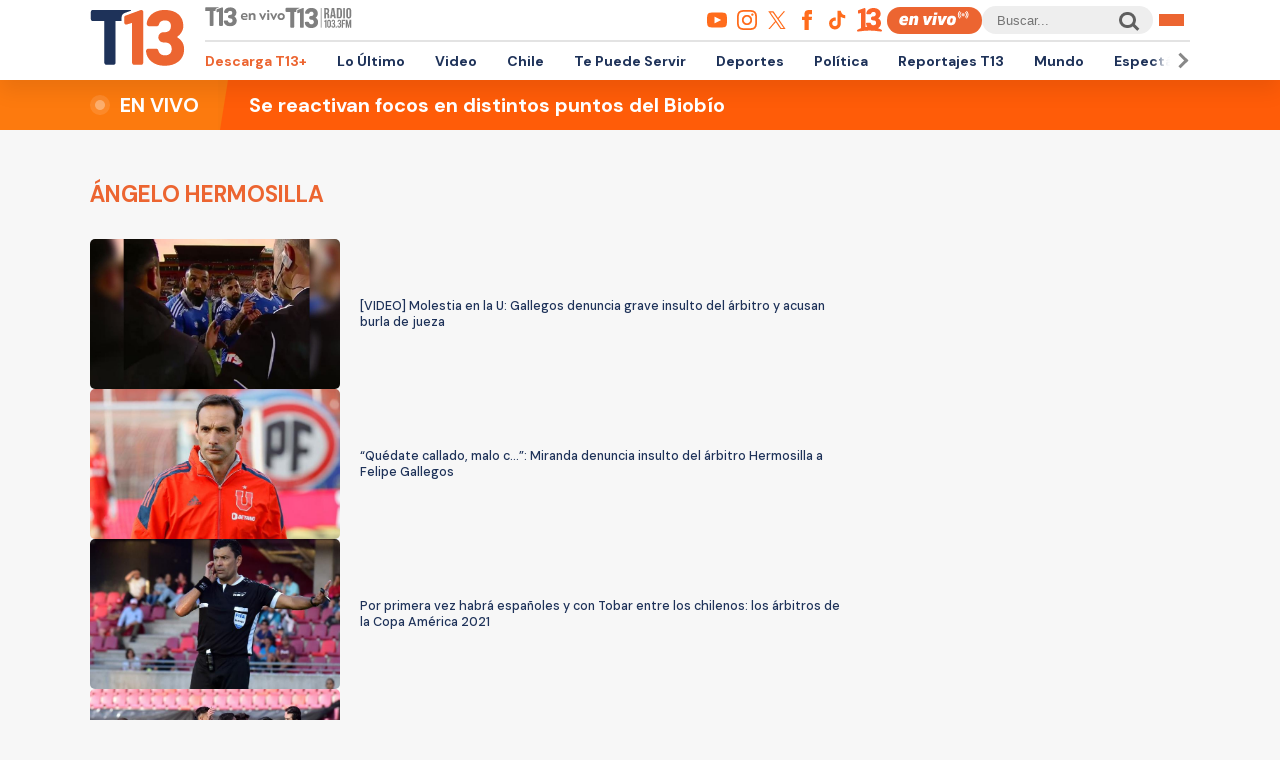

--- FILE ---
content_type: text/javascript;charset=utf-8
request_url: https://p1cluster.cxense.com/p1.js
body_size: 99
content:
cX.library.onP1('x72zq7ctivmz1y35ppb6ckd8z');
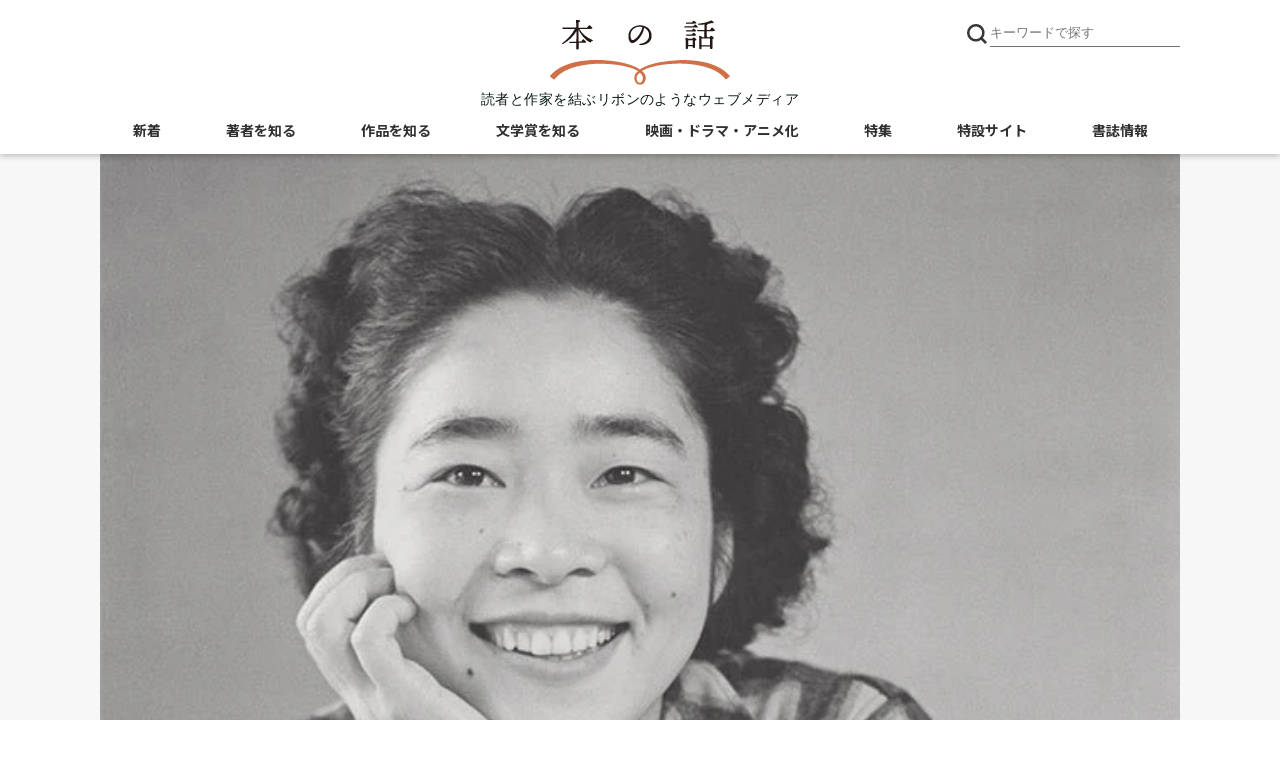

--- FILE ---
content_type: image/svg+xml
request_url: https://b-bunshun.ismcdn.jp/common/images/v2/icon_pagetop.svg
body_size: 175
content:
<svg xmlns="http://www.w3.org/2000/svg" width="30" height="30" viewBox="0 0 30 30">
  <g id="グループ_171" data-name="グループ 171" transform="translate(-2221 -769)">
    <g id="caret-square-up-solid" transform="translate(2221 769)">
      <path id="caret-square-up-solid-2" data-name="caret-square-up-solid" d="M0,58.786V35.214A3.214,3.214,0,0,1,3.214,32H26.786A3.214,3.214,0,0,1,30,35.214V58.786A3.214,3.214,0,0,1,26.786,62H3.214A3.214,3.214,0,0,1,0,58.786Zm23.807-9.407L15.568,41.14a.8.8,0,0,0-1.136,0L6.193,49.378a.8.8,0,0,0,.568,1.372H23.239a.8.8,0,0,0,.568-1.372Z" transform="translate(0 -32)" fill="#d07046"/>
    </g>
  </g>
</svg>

+ + + + +

Copy the records above from the first line through the line containing "content_type: image/svg+xml", both included, and leave out any pictures.

• [ANSWER]:
--- FILE ---
content_type: text/javascript;charset=utf-8
request_url: https://p1cluster.cxense.com/p1.js
body_size: 99
content:
cX.library.onP1('x72zq7ctivmz1y35ppb6ckd8z');

--- FILE ---
content_type: image/svg+xml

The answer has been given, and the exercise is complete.